**Exercise material**:
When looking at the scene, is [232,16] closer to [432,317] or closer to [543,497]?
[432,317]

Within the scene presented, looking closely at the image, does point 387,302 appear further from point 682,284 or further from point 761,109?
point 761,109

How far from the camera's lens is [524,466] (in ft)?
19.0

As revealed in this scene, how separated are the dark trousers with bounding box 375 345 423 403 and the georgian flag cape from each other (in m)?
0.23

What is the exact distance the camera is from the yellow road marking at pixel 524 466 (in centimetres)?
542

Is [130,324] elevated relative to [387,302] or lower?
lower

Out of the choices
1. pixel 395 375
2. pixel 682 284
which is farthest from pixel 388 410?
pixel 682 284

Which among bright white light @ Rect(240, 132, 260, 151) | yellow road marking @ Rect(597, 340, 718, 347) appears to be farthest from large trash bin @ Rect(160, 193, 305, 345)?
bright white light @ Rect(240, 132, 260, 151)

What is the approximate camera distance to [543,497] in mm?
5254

**The task**:
Put the lines above into a JSON list of strings, one string per line and blank lines left out, starting with the line that contains "How far from" and going on through the last line.

**Answer below**:
[
  "How far from the camera's lens is [524,466] (in ft)?",
  "19.0",
  "As revealed in this scene, how separated are the dark trousers with bounding box 375 345 423 403 and the georgian flag cape from each other (in m)?",
  "0.23",
  "What is the exact distance the camera is from the yellow road marking at pixel 524 466 (in centimetres)?",
  "542",
  "Is [130,324] elevated relative to [387,302] or lower?",
  "lower",
  "Out of the choices",
  "1. pixel 395 375",
  "2. pixel 682 284",
  "which is farthest from pixel 388 410?",
  "pixel 682 284",
  "Which among bright white light @ Rect(240, 132, 260, 151) | yellow road marking @ Rect(597, 340, 718, 347) appears to be farthest from large trash bin @ Rect(160, 193, 305, 345)?",
  "bright white light @ Rect(240, 132, 260, 151)",
  "What is the approximate camera distance to [543,497] in mm?",
  "5254"
]